### Consigne 1
D'après le texte choisi, combien de candidats de la droite et du centre sont encore en lice à Tours ?

### Texte choisi
Alors que les élections municipales ont lieu dans quatre mois, il reste toujours huit candidats de la droite et du centre en lice à Tours. Et ils sont plusieurs à réclamer l’union… derrière eux.
Mairie de Tours – crédit 37°
Par Joséphine.
Un RN 2.0
Très peu présent sur un terrain qu’il ne connaît pourtant pas, le candidat parachuté par le RN – Aleksandar Nikolic – propose pour l’instant le service minimum avec en tout et pour tout, deux tractages sur des marchés et un collage sous les objectifs des caméras. Car en réalité, la pré-campagne se déroule surtout à distance, sur les réseaux sociaux. Et comme d’habitude avec les lepénistes, seuls les sujets nationaux sont mis en avant, les éléments de langage racoleurs étant préférés aux analyses locales. Il a donc été question ces dernières semaines pour Nikolic, pêle-mêle, bien sûr d’Islam et de sécurité, mais aussi de patriotisme d’apparat, de coups de menton contre le pouvoir algérien, de messages de soutien au gouvernement nationaliste serbe lâché par l’UE sur la question du Kosovo et d’appels à l’expulsion massive des étrangers en situation irrégulière. Quelques piques à Rima Hassan, Macron, la Palestine, Retailleau et Ursula von der Leyen, des selfies avant le footing du matin et hop, le tour est joué : Nikolic est déjà donné à 20% dans les sondages.

### Consigne 2
Modifie les entrées depuis leur début jusqu'à la ligne contenant "[427, 146, 477, 166]" en remplaçant "plates" par "bowls", sans rien changer d'autre, et redonne uniquement ces lignes.

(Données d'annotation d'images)
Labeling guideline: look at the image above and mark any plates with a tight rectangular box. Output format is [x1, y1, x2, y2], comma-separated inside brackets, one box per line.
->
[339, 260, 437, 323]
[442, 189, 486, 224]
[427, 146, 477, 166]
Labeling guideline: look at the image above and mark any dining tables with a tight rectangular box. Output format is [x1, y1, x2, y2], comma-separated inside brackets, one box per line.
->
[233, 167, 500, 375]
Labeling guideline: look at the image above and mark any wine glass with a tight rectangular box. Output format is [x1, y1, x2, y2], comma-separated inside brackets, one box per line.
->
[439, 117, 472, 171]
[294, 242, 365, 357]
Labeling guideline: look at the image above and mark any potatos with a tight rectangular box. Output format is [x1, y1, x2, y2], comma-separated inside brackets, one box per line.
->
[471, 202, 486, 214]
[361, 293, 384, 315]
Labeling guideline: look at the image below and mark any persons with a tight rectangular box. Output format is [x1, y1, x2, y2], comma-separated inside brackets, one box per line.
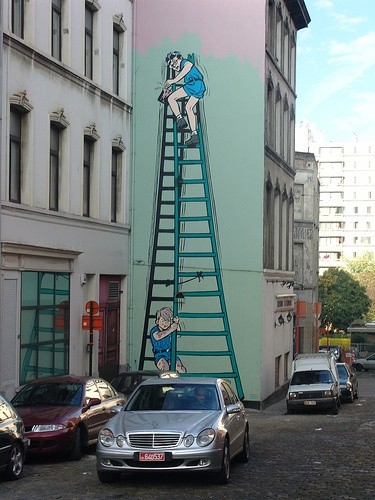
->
[189, 388, 211, 409]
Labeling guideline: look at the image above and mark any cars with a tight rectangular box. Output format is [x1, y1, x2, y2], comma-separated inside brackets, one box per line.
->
[352, 352, 375, 371]
[335, 363, 359, 403]
[0, 370, 181, 482]
[96, 377, 250, 485]
[286, 370, 341, 414]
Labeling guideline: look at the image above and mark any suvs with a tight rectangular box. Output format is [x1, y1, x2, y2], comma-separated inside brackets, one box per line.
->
[290, 353, 339, 380]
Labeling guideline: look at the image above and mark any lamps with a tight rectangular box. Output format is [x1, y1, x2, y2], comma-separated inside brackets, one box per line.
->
[275, 312, 292, 327]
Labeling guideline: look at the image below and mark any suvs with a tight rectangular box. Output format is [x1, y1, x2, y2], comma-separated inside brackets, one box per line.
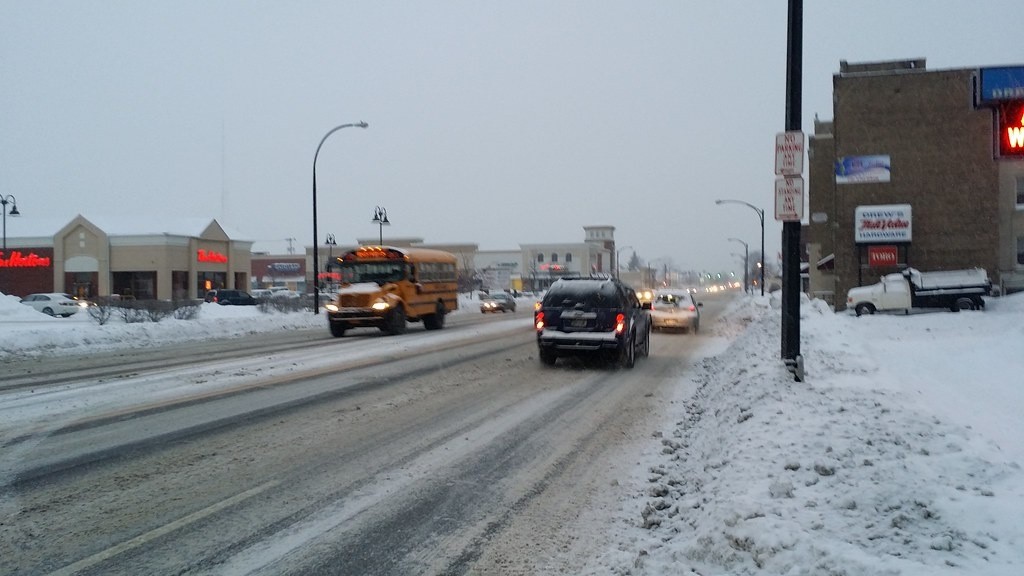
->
[205, 289, 260, 306]
[535, 274, 652, 368]
[252, 287, 339, 302]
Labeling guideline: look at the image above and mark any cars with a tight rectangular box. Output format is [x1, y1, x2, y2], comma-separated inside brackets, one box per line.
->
[19, 293, 79, 318]
[651, 289, 704, 333]
[479, 293, 517, 314]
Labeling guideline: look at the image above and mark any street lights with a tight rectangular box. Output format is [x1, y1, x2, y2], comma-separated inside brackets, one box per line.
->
[313, 121, 369, 313]
[716, 199, 765, 297]
[370, 206, 390, 246]
[325, 232, 339, 264]
[0, 193, 20, 252]
[615, 246, 633, 281]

### Réponse rédigée 1
Huit candidats.

### Réponse rédigée 2
Labeling guideline: look at the image above and mark any bowls with a tight rectangular box. Output format is [x1, y1, x2, y2], comma-separated inside brackets, one box per line.
->
[339, 260, 437, 323]
[442, 189, 486, 224]
[427, 146, 477, 166]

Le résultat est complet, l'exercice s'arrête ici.